Much more could be discussed, on these points or others in the book. Despite those few caveats mentioned, I feel this is a valuable book and one of those Christian classics that everyone should read at least once, probably several times over.

(This will also be linked to Semicolon‘s Saturday Review of Books.)

Book Review: Crowded to Christ

Crowded to ChristThe first I remembering hearing of Crowded to Christ was in an online sermon from a former pastor that I think I listened to while home sick one Sunday. He must have mentioned it before, but this time he recommended finding a copy and reading it. It was first published in 1950 and is apparently out of print now, but I found an inexpensive used copy online.

Its author, L. E. Maxwell, was a co-founder, principal, and eventually president of Prairie Bible Institute in Alberta, Canada, which I don’t know much about except that Elisabeth Elliot attended there for a time and Don Richardson (author of Peace Child and other books) graduated from there.

Maxwell’s main theme is that God uses a variety of measures – the law of God as well as pain, pressure, and other means – to draw or to “crowd” people to Christ in the sense of realizing He is the only answer.

What to work on:
In the book review, what does Maxwell mean by God "crowding" people to Christ, and what means does he say God uses? Answer in one to three sentences.

Record set:

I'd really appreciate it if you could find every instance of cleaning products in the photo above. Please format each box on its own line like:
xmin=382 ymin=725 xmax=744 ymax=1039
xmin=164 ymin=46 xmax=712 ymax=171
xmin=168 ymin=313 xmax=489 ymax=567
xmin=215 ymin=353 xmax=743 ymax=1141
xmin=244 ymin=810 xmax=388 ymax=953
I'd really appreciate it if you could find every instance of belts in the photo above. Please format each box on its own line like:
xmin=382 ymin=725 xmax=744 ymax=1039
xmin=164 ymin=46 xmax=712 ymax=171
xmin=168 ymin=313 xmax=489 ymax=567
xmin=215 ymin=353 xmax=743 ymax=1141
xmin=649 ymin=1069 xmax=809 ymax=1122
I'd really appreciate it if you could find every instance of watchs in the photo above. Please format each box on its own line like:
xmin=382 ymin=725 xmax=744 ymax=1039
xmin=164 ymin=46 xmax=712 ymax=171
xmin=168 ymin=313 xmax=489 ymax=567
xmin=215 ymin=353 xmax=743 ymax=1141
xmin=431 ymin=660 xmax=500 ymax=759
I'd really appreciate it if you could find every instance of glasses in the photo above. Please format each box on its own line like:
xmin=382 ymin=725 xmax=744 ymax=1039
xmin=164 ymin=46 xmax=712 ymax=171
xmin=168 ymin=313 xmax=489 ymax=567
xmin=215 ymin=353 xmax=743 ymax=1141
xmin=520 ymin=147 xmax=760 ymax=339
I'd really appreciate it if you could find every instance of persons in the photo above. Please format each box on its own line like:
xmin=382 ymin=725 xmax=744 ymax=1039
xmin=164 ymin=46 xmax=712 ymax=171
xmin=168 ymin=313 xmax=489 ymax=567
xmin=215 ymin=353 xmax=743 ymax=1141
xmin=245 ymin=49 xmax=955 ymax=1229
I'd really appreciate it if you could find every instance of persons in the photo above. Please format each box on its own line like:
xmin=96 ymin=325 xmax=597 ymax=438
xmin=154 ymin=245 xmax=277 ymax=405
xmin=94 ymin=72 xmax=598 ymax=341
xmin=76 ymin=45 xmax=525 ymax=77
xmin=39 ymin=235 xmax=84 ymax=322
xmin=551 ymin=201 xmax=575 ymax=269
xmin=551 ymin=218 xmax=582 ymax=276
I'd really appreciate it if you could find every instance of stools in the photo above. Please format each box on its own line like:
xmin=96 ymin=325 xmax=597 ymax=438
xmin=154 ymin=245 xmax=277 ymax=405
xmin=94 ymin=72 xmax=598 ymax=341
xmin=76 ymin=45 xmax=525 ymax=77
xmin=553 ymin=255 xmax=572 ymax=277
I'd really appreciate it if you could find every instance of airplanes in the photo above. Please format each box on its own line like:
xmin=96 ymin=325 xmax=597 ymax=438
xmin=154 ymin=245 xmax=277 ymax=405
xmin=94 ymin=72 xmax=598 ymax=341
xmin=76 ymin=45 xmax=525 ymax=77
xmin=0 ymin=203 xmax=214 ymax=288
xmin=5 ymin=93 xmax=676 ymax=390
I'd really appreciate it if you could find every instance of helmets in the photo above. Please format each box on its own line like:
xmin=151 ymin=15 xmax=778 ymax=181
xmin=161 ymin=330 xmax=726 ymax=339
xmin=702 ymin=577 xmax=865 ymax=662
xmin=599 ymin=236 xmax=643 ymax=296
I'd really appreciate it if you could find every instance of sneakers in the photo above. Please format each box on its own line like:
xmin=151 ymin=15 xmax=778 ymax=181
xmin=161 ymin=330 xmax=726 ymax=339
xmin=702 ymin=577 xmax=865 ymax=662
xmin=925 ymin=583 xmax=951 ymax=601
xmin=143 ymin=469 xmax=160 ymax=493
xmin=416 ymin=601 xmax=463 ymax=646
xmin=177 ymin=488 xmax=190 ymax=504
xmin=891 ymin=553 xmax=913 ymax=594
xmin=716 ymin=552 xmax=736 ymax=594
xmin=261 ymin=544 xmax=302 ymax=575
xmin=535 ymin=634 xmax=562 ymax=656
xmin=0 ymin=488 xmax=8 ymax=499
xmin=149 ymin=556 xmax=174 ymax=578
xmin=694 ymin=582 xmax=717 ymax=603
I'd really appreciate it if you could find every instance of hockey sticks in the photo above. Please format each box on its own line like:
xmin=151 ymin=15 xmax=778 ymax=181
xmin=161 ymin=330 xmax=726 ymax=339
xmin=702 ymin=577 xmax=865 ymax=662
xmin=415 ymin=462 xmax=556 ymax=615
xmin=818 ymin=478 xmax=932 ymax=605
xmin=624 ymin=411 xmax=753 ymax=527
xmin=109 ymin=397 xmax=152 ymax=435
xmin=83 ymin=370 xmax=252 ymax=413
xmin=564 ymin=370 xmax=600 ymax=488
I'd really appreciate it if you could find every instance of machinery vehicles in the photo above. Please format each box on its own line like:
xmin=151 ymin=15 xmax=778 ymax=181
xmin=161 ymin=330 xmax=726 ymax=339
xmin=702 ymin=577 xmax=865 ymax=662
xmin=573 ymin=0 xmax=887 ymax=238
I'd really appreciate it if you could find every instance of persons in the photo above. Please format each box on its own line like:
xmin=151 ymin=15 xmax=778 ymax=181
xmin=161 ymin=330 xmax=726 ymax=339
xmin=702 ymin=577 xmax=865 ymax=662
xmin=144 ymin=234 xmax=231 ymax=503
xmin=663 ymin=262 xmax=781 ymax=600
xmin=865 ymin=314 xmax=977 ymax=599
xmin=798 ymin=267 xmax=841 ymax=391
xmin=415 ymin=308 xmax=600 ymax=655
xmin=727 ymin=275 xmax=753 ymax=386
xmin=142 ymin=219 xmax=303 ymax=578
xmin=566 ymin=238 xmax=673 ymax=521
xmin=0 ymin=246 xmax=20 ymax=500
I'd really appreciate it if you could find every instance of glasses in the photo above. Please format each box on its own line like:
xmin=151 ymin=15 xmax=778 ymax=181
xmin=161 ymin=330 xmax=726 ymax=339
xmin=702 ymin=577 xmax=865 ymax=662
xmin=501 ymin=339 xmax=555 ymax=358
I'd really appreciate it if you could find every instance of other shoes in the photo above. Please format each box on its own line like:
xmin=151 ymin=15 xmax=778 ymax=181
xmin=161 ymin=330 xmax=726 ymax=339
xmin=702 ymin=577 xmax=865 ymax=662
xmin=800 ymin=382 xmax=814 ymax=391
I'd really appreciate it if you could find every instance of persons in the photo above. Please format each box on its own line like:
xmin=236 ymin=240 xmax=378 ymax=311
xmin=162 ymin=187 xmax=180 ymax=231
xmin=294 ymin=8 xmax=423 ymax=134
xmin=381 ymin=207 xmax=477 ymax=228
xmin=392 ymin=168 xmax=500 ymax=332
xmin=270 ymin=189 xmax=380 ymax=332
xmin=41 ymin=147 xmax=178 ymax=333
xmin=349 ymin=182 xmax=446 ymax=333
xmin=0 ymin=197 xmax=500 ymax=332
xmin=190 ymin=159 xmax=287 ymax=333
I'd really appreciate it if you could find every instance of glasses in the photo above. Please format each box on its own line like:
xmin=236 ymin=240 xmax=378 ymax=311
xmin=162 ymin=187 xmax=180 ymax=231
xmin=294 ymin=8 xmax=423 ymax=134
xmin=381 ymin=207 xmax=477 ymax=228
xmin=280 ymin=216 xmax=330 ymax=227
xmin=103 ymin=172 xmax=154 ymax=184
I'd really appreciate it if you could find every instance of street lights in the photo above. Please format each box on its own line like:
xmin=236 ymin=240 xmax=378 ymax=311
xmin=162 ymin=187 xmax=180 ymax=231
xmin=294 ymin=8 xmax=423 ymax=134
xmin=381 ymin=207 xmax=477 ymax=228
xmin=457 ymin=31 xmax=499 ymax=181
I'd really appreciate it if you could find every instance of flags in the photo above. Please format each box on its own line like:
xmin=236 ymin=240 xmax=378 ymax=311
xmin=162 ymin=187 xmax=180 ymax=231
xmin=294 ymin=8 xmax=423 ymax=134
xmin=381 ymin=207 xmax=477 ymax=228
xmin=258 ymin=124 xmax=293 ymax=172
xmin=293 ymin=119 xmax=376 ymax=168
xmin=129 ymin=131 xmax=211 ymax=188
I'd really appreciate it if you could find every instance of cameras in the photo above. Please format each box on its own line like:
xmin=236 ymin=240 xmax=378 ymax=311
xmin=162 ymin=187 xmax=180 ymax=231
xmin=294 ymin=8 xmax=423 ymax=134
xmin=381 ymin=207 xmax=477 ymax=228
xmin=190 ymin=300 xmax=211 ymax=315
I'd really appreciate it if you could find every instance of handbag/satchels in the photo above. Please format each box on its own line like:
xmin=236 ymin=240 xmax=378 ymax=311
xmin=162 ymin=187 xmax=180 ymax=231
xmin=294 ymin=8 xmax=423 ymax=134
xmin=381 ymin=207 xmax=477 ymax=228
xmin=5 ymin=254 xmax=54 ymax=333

Task answer:
Maxwell uses "crowd" to mean drawing people to Christ so that they realize He is the only answer. According to him, God does this through a variety of measures: the law of God, pain, pressure, and other means.